I feed a lamb and rice kibble and if I buy treats I buy Newmans Own Organic treats. They have several kinds to choose from.


----------



## hnj22 (Jul 14, 2005)

I will try those. I called my vet and told her that he had been eating a dog biscuit that had wheat flour in it and she immediately said that is probably what it is but to still bring him in. She may be able to give him a shot to help him feel better while it is getting out of his system. 

Poor guy, I feel like a bad mommy! I just thought all natural would be good for him. I will start avoiding the items you listed in your previous post.

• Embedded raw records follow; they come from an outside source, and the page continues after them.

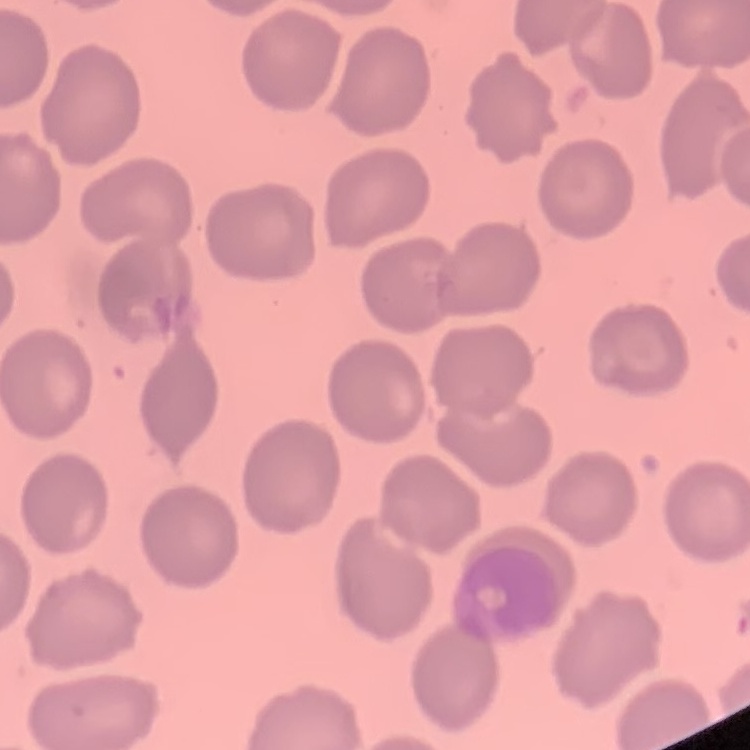
Summary:
  - Red blood cell morphology: no rouleaux formation
  - Preparation: thin peripheral smear
  - Stain: Field's or Giemsa
  - Image type: one tile cut from a larger photomicrograph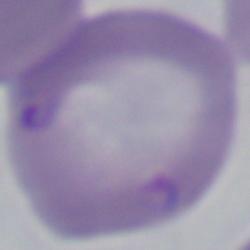 Photomicrograph. A Babesia parasite is shown. 1000x magnification.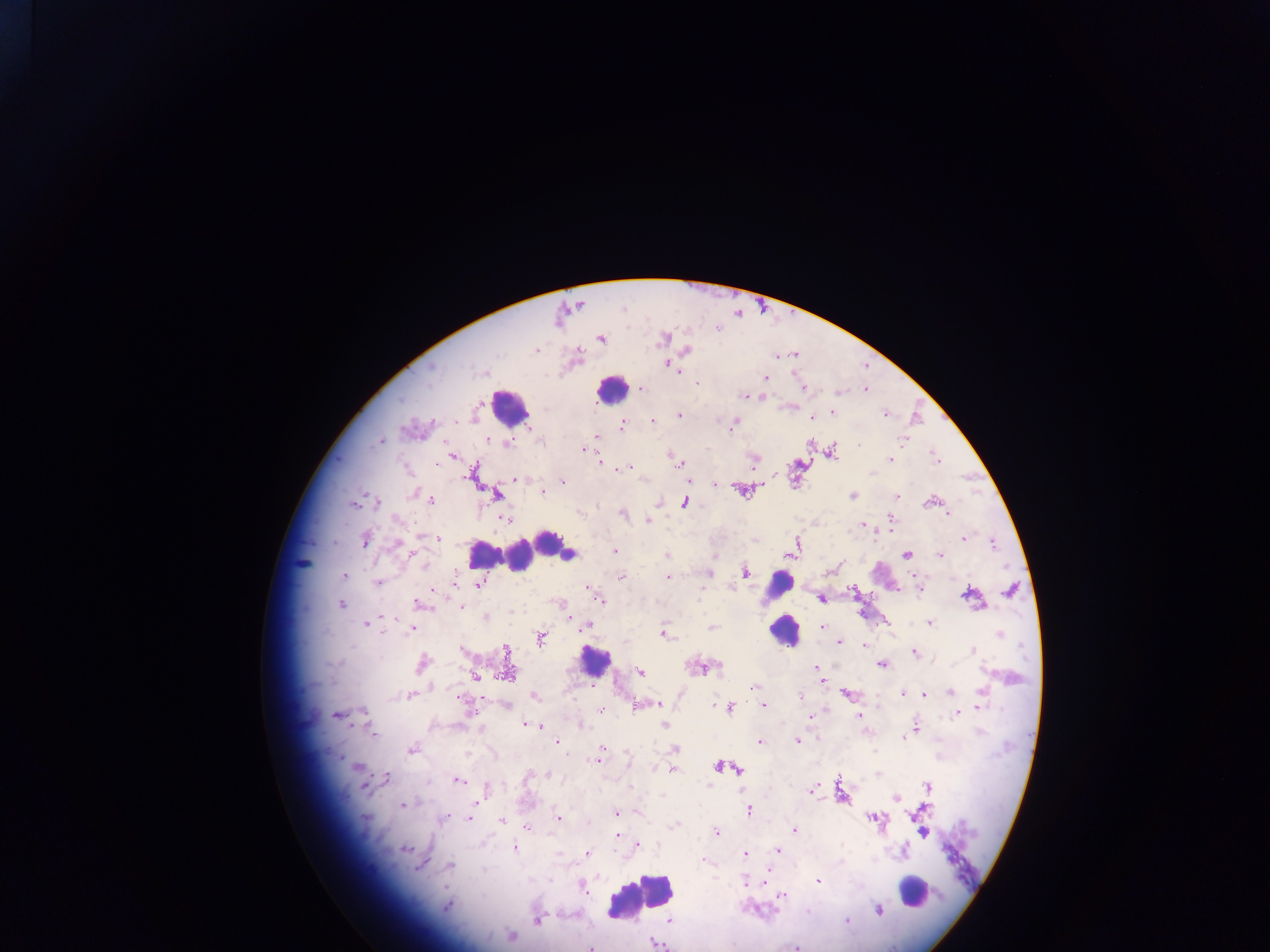
field_of_view: single
image_size: 1270×952 pixels
leukocyte_locations: 'approximate centers as (x, y) in pixels: (612, 389), (509, 407), (548, 545), (563, 552), (569, 553), (481, 554), (503, 554), (520, 556), (780, 584), (785, 630), (594, 660), (913, 891), (640, 896)'
capture: mobile-phone photograph through a microscope
country: Ghana
preparation: thick blood smear
plasmodium_parasite_locations: 'approximate centers as (x, y) in pixels: (717, 328), (663, 337), (600, 339), (686, 349), (536, 350), (792, 354), (776, 356), (668, 363), (765, 378), (641, 388), (804, 388), (865, 389), (838, 392), (747, 395), (760, 396), (832, 411), (679, 415), (884, 415), (812, 417), (653, 421), (733, 421), (621, 425), (597, 436), (488, 439), (904, 440), (380, 441), (507, 444), (583, 449), (830, 450), (452, 456), (891, 460), (598, 462), (937, 462), (680, 464), (630, 467), (473, 473), (516, 479), (688, 480), (562, 481), (742, 490), (542, 492), (495, 493), (852, 496), (897, 496), (430, 500), (932, 501), (375, 502), (659, 502), (684, 502), (353, 503), (622, 513), (948, 514), (506, 517), (890, 518), (647, 519), (862, 525), (438, 538), (964, 538), (365, 540), (792, 548), (614, 551), (410, 552), (907, 554), (667, 555), (940, 555), (302, 562), (745, 572), (708, 573), (344, 575), (620, 576), (667, 577), (915, 578), (377, 582), (479, 583), (1011, 589), (434, 590), (919, 590), (852, 591), (970, 595), (821, 598), (600, 599), (341, 603), (418, 603), (462, 607), (486, 616), (367, 622), (886, 623), (929, 623), (586, 626), (711, 627), (822, 627), (412, 628), (662, 633), (540, 638), (839, 641), (863, 646), (462, 650), (506, 650), (973, 650), (915, 653), (421, 663), (882, 664), (701, 667), (817, 669), (507, 671), (639, 672), (474, 675), (820, 676), (591, 685), (754, 686), (949, 692), (902, 693), (923, 693), (409, 695), (799, 695), (847, 695), (458, 696), (535, 696), (658, 704), (763, 704), (506, 705), (635, 705), (713, 705), (730, 707), (602, 710), (957, 712), (336, 714), (810, 716), (859, 717), (526, 724), (664, 724), (539, 726), (915, 727), (373, 732), (796, 740), (557, 741), (758, 741), (412, 748), (676, 749), (597, 758), (356, 766), (719, 766), (672, 768), (735, 768), (550, 773), (383, 778), (456, 779), (928, 787), (812, 789), (486, 790), (896, 796), (401, 804), (748, 809), (615, 813), (443, 817), (557, 818), (873, 818), (468, 819), (501, 820), (675, 825), (526, 827), (794, 830), (922, 831), (716, 833), (615, 835), (637, 846), (514, 848), (406, 849), (777, 850), (587, 852), (744, 854), (702, 861), (448, 866), (764, 878), (745, 881), (818, 881), (582, 887), (784, 895), (446, 906), (877, 909), (538, 919), (670, 919), (846, 921), (511, 936), (656, 942), (590, 946), (796, 946)'Classify this cell by malaria status.
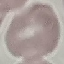

Uninfected.

stain: Giemsa
image_type: automatically extracted cell patch, resized to 64 × 64 pixels
capture: smartphone through the microscope eyepiece
preparation: thin smearClassify this cell by malaria status.
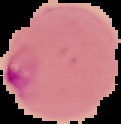

It is parasitized.

preparation: thin blood smear
image_type: segmented cell region on a black background
image_size: 121×124 pixels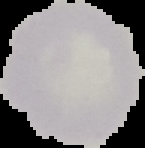
The area outside the segmented cell region is set to black. From a thin blood film. Malaria status: uninfected. Image is 145×148 pixels.Point out each Plasmodium parasite.
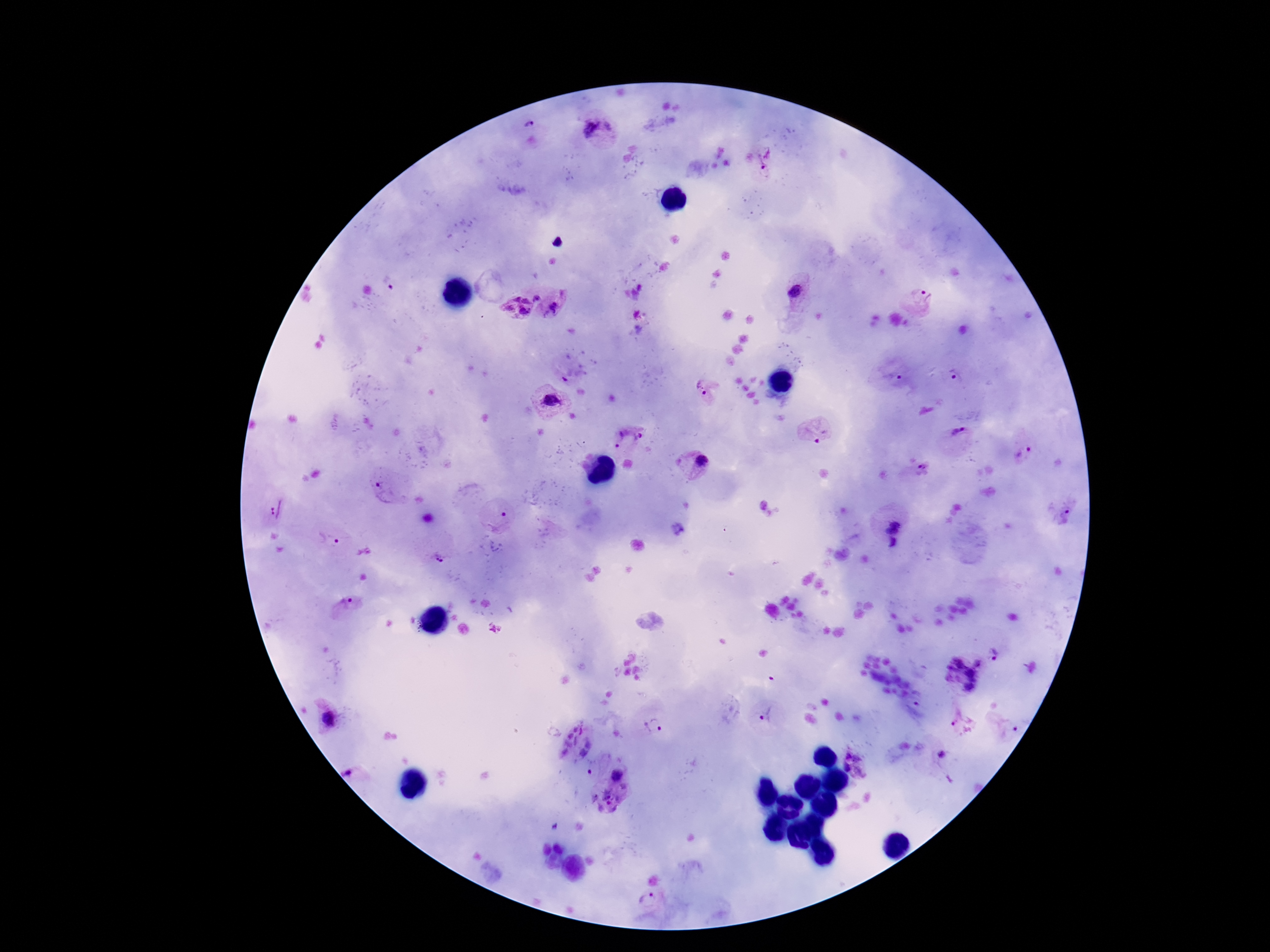
Approximate centers as [x, y] in pixels.
Plasmodium parasites: [529, 125], [609, 127], [590, 128], [767, 158], [796, 292], [537, 296], [923, 297], [514, 298], [526, 300], [508, 309], [554, 309], [525, 313], [893, 377], [955, 377], [573, 378], [702, 389], [551, 401], [814, 433], [959, 434], [616, 438], [639, 438], [1022, 455], [701, 463], [923, 467], [389, 490], [276, 508], [1067, 517], [501, 522], [894, 524], [891, 532], [330, 541], [893, 543], [439, 560], [343, 606], [995, 654], [979, 662], [954, 678], [767, 714], [328, 720], [962, 725], [653, 726], [574, 728], [583, 731], [568, 735], [578, 741], [589, 743], [568, 744], [565, 752], [582, 754], [942, 754], [856, 765], [351, 771], [589, 773], [616, 775], [647, 900].

Patient malaria status: infected. Thick blood smear. Smartphone photograph taken through the microscope eyepiece. Image is 1270×952 pixels. Single field of view. Giemsa stain. 100x magnification.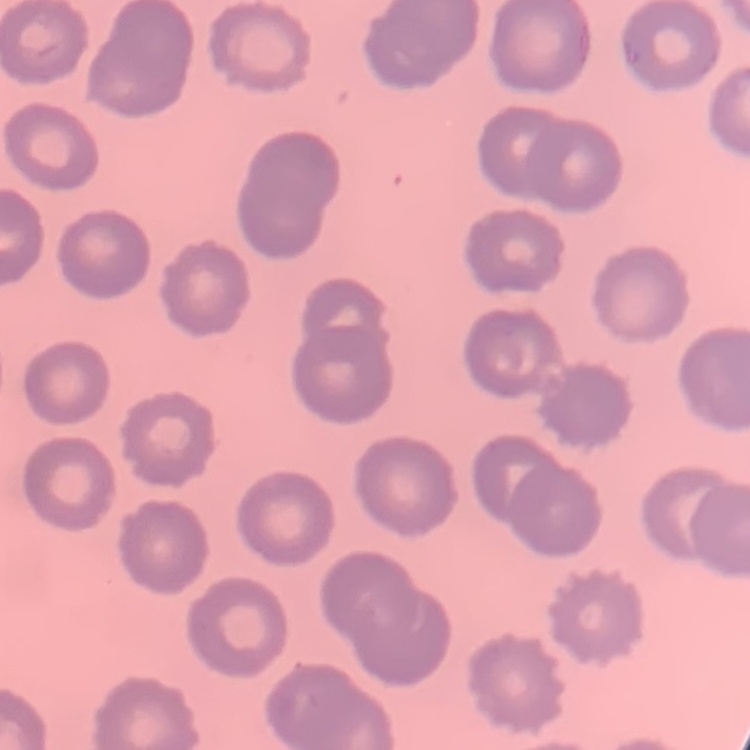
{
  "red_blood_cell_morphology": "no rouleaux formation",
  "stain": "Field's or Giemsa",
  "image_type": "one tile cut from a larger photomicrograph",
  "preparation": "thin peripheral smear"
}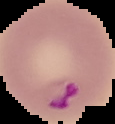

preparation: thin blood smear
image_size: 115×124 pixels
malaria_status: parasitized
image_type: segmented cell region on a black background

I will have to go home and love him up at lunch to say I am sorry!


----------



## labtestedchi (Jun 29, 2005)

That's the thing about food allergies..you dont' know you have a problem until you have a problem  Don't be too hard yourself..you didn't know.

I avoid corn because it's just a cheap filler. Any food that is loaded with corn and grains is a low quality food.Science Diet is one of the worst..Iams is too..basically anything bought at Wal Mart or the grocery store shouldn't be fed to your dogs. 

There is a whole list of things that should be avoided...heavy grains..wheat, barley, yeast, animal digest, chicken-beef or lamb by product..you want meal or meat after the source. The list goes on! LOL


----------